= REQUIRED TASK =
Repeat every record below exactly, leaving out the pictures.

--------------------

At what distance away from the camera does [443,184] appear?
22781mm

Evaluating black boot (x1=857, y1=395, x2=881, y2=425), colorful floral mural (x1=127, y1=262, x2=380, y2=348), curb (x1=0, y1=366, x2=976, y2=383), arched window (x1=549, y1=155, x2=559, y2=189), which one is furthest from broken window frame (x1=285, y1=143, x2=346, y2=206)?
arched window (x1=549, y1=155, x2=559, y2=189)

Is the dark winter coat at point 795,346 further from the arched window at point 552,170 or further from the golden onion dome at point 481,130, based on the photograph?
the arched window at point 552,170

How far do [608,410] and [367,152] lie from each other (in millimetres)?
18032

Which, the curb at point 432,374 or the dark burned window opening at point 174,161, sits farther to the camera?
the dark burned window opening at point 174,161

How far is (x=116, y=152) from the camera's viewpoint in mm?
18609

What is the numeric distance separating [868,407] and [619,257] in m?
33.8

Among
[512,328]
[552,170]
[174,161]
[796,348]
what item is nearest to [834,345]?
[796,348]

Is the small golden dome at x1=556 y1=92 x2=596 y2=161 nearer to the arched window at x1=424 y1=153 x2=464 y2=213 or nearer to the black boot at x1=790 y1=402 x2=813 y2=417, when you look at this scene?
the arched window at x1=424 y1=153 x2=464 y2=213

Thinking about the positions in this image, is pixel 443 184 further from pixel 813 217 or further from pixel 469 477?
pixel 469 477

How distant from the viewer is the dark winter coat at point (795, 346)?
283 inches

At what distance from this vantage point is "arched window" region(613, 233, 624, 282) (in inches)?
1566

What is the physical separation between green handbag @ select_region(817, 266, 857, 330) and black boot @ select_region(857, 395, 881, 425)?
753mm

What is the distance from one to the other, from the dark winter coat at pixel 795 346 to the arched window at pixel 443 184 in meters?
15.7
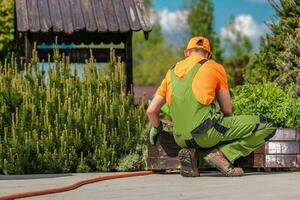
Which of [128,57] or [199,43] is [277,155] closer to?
[199,43]

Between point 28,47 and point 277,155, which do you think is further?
point 28,47

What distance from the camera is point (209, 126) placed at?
8.97 m

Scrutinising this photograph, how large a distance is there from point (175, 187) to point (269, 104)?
2.74m

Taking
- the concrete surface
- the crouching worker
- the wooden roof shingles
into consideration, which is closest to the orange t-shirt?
the crouching worker

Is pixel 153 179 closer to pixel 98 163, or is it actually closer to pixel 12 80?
pixel 98 163

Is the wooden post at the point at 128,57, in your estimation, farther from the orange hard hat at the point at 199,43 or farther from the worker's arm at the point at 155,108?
the orange hard hat at the point at 199,43

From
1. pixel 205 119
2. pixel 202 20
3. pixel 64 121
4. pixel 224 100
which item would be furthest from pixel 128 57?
pixel 202 20

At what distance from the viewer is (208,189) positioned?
25.6ft

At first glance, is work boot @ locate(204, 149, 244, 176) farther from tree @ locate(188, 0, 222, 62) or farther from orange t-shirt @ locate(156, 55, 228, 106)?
tree @ locate(188, 0, 222, 62)

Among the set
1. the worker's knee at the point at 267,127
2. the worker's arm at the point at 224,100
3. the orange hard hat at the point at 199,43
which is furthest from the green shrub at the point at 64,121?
the worker's knee at the point at 267,127

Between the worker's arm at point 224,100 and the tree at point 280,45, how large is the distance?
12.6 feet

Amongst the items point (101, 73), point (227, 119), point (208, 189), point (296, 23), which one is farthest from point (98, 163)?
point (296, 23)

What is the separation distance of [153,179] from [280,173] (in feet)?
5.09

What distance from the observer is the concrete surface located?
7.27m
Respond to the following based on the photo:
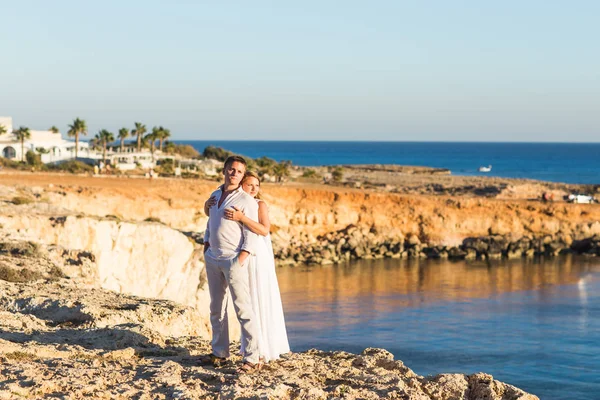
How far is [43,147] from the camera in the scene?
243ft

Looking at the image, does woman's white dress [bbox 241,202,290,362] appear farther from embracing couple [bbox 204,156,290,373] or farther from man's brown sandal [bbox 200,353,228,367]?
man's brown sandal [bbox 200,353,228,367]

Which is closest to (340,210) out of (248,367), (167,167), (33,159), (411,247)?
(411,247)

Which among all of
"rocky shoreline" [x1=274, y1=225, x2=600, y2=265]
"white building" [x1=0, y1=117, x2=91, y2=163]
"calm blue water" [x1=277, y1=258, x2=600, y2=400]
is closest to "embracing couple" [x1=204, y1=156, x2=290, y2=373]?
"calm blue water" [x1=277, y1=258, x2=600, y2=400]

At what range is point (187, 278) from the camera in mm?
20984

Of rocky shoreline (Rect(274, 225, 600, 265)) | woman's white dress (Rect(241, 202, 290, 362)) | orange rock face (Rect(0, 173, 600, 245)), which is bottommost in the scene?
rocky shoreline (Rect(274, 225, 600, 265))

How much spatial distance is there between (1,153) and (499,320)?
54.6 m

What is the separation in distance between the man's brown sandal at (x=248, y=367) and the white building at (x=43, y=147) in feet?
220

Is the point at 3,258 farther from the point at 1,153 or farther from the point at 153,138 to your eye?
the point at 153,138

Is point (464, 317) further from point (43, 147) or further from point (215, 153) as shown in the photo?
point (215, 153)

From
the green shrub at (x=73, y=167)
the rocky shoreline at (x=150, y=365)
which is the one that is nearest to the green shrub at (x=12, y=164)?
the green shrub at (x=73, y=167)

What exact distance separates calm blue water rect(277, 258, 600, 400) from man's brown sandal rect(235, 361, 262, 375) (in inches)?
582

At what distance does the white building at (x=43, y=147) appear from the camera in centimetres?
7262

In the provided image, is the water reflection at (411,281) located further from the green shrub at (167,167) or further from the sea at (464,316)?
the green shrub at (167,167)

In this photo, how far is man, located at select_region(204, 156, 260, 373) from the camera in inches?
315
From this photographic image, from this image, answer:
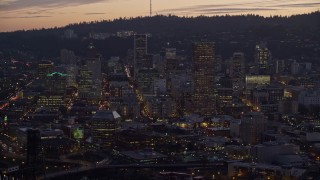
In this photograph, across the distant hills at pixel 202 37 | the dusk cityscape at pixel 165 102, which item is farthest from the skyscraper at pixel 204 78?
the distant hills at pixel 202 37

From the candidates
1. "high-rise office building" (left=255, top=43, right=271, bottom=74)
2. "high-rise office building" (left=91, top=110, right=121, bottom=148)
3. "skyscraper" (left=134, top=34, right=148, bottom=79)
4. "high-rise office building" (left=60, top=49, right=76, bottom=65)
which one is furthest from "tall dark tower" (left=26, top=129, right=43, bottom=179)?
"high-rise office building" (left=60, top=49, right=76, bottom=65)

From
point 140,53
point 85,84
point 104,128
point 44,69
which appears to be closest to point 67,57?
point 140,53

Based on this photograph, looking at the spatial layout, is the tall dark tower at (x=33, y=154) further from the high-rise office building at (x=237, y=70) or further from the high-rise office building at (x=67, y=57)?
the high-rise office building at (x=67, y=57)

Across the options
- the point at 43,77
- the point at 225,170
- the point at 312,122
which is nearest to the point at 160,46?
the point at 43,77

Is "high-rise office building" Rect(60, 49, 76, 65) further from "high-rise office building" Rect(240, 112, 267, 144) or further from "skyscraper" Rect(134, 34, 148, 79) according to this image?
"high-rise office building" Rect(240, 112, 267, 144)

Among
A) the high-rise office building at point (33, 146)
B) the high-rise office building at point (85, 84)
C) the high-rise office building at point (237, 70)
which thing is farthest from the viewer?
the high-rise office building at point (237, 70)
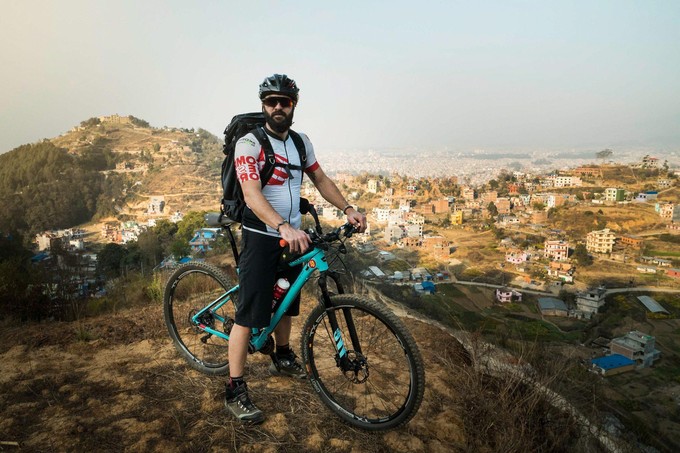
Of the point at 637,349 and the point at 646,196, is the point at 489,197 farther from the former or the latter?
the point at 637,349

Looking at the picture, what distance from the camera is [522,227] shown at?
36250mm

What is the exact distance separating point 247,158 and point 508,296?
81.3 ft

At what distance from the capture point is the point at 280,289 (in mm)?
2479

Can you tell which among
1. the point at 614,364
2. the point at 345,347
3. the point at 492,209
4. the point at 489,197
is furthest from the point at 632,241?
the point at 345,347

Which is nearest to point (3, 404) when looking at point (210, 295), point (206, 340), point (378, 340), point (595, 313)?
point (206, 340)

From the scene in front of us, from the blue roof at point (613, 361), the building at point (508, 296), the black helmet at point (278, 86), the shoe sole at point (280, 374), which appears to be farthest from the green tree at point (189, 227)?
the black helmet at point (278, 86)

--------------------

= ANSWER TO THE EXERCISE =
At what distance away from the camera does [443,184] appear?
22781mm

Evaluating black boot (x1=857, y1=395, x2=881, y2=425), colorful floral mural (x1=127, y1=262, x2=380, y2=348), curb (x1=0, y1=366, x2=976, y2=383), arched window (x1=549, y1=155, x2=559, y2=189), which one is furthest from broken window frame (x1=285, y1=143, x2=346, y2=206)?
arched window (x1=549, y1=155, x2=559, y2=189)

Is the dark winter coat at point 795,346 further from the arched window at point 552,170 or further from the golden onion dome at point 481,130, based on the photograph?
the arched window at point 552,170

How far do [608,410] and [367,152] lie from each other (in millimetres)?
18032

Which, the curb at point 432,374 or the dark burned window opening at point 174,161, sits farther to the camera?
the dark burned window opening at point 174,161

How far is (x=116, y=152) from the camera's viewpoint in mm?
18609

What is the numeric distance separating [868,407] and [619,257] in m?
33.8

Among
[512,328]
[552,170]
[174,161]
[796,348]
what item is nearest to [834,345]?
[796,348]

Is the small golden dome at x1=556 y1=92 x2=596 y2=161 nearer to the arched window at x1=424 y1=153 x2=464 y2=213 or nearer to the black boot at x1=790 y1=402 x2=813 y2=417, when you look at this scene?
the arched window at x1=424 y1=153 x2=464 y2=213

Thinking about the positions in this image, is pixel 443 184 further from pixel 813 217 or further from pixel 469 477?
pixel 469 477

How distant from the viewer is the dark winter coat at point (795, 346)?
283 inches

At what distance from this vantage point is "arched window" region(613, 233, 624, 282) (in inches)?
1566

What is the physical separation between green handbag @ select_region(817, 266, 857, 330) and black boot @ select_region(857, 395, 881, 425)?
753mm

What is the distance from one to the other, from the dark winter coat at pixel 795 346 to the arched window at pixel 443 184 in meters?
15.7
Which of [128,57] or [199,43] is [277,155] closer to?
[199,43]

Between point 28,47 and point 277,155, which do you think is further?
point 28,47

What distance from the camera is point (209, 126) placed at?
8.97 m

Scrutinising this photograph, how large a distance is there from point (175, 187) to point (269, 104)?
2.74m

Taking
- the concrete surface
- the crouching worker
- the wooden roof shingles
into consideration, which is closest to the orange t-shirt?
the crouching worker

Is pixel 153 179 closer to pixel 98 163, or is it actually closer to pixel 12 80?
pixel 98 163

Is the wooden post at the point at 128,57, in your estimation, farther from the orange hard hat at the point at 199,43 or farther from the worker's arm at the point at 155,108?
the orange hard hat at the point at 199,43

From
1. pixel 205 119
2. pixel 202 20
3. pixel 64 121
4. pixel 224 100
which item would be furthest from pixel 128 57?
pixel 202 20

At what distance from the viewer is (208,189) positioned?
25.6ft

At first glance, is work boot @ locate(204, 149, 244, 176) farther from tree @ locate(188, 0, 222, 62) or farther from orange t-shirt @ locate(156, 55, 228, 106)?
tree @ locate(188, 0, 222, 62)

Among the set
1. the worker's knee at the point at 267,127
2. the worker's arm at the point at 224,100
3. the orange hard hat at the point at 199,43
which is furthest from the green shrub at the point at 64,121?
the worker's knee at the point at 267,127

Between the worker's arm at point 224,100 and the tree at point 280,45, how large is the distance?
12.6 feet

Amongst the items point (101, 73), point (227, 119), point (208, 189), point (296, 23), which one is farthest from point (98, 163)?
point (296, 23)

What is the separation distance of [153,179] from [280,173] (in feet)?
5.09

What distance from the observer is the concrete surface located?
7.27m
Respond to the following based on the photo:
How far is [43,147] from the camera in the scene?
243ft

Looking at the image, does woman's white dress [bbox 241,202,290,362] appear farther from embracing couple [bbox 204,156,290,373] or farther from man's brown sandal [bbox 200,353,228,367]?
man's brown sandal [bbox 200,353,228,367]

Which is closest to (340,210) out of (248,367), (167,167), (33,159), (411,247)?
(411,247)

Which among all of
"rocky shoreline" [x1=274, y1=225, x2=600, y2=265]
"white building" [x1=0, y1=117, x2=91, y2=163]
"calm blue water" [x1=277, y1=258, x2=600, y2=400]
is closest to "embracing couple" [x1=204, y1=156, x2=290, y2=373]?
"calm blue water" [x1=277, y1=258, x2=600, y2=400]

At what range is point (187, 278) from the camera in mm?
20984

Of rocky shoreline (Rect(274, 225, 600, 265)) | woman's white dress (Rect(241, 202, 290, 362)) | orange rock face (Rect(0, 173, 600, 245)), which is bottommost in the scene?
rocky shoreline (Rect(274, 225, 600, 265))

How much spatial distance is there between (1,153) and (499,320)?
54.6 m

What is the separation in distance between the man's brown sandal at (x=248, y=367) and the white building at (x=43, y=147) in feet?
220

Is the point at 3,258 farther from the point at 1,153 or farther from the point at 153,138 to your eye?
the point at 153,138

Is point (464, 317) further from point (43, 147) or further from point (215, 153) as shown in the photo?
point (215, 153)

From
the green shrub at (x=73, y=167)
the rocky shoreline at (x=150, y=365)
which is the one that is nearest to the green shrub at (x=12, y=164)?
the green shrub at (x=73, y=167)

What exact distance separates calm blue water rect(277, 258, 600, 400) from man's brown sandal rect(235, 361, 262, 375) (in inches)?
582

At what distance does the white building at (x=43, y=147) appear from the camera in centimetres?
7262

In the provided image, is the water reflection at (411,281) located further from the green shrub at (167,167) or further from the sea at (464,316)?
the green shrub at (167,167)

In this photo, how far is man, located at select_region(204, 156, 260, 373) from the camera in inches?
315
From this photographic image, from this image, answer:
In this photograph, across the distant hills at pixel 202 37 | the dusk cityscape at pixel 165 102, which item is farthest from the skyscraper at pixel 204 78?
the distant hills at pixel 202 37

From the candidates
1. "high-rise office building" (left=255, top=43, right=271, bottom=74)
2. "high-rise office building" (left=91, top=110, right=121, bottom=148)
3. "skyscraper" (left=134, top=34, right=148, bottom=79)
4. "high-rise office building" (left=60, top=49, right=76, bottom=65)
which one is furthest from "tall dark tower" (left=26, top=129, right=43, bottom=179)?
"high-rise office building" (left=60, top=49, right=76, bottom=65)

From
point 140,53
point 85,84
point 104,128
point 44,69
which appears to be closest to point 67,57?
point 140,53

Based on this photograph, looking at the spatial layout, is the tall dark tower at (x=33, y=154) further from the high-rise office building at (x=237, y=70) or further from the high-rise office building at (x=67, y=57)?
the high-rise office building at (x=67, y=57)

Across the options
- the point at 43,77
- the point at 225,170
- the point at 312,122
which is nearest to the point at 160,46?
the point at 43,77

Is "high-rise office building" Rect(60, 49, 76, 65) further from "high-rise office building" Rect(240, 112, 267, 144) or further from "skyscraper" Rect(134, 34, 148, 79) according to this image?
"high-rise office building" Rect(240, 112, 267, 144)

Among
A) the high-rise office building at point (33, 146)
B) the high-rise office building at point (85, 84)
C) the high-rise office building at point (237, 70)
which thing is farthest from the viewer?
the high-rise office building at point (237, 70)
Of the point at 637,349 and the point at 646,196, is the point at 489,197 farther from the former or the latter?
the point at 637,349

Looking at the picture, what distance from the camera is [522,227] shown at?
36250mm

What is the exact distance separating point 247,158 and point 508,296?
81.3 ft

At what distance from the capture point is the point at 280,289 (in mm)?
2479

Can you tell which among
1. the point at 614,364
2. the point at 345,347
3. the point at 492,209
4. the point at 489,197
is furthest from the point at 632,241?
the point at 345,347

Which is nearest to point (3, 404) when looking at point (210, 295), point (206, 340), point (378, 340), point (595, 313)?
point (206, 340)

From the scene in front of us, from the blue roof at point (613, 361), the building at point (508, 296), the black helmet at point (278, 86), the shoe sole at point (280, 374), which appears to be farthest from the green tree at point (189, 227)?
the black helmet at point (278, 86)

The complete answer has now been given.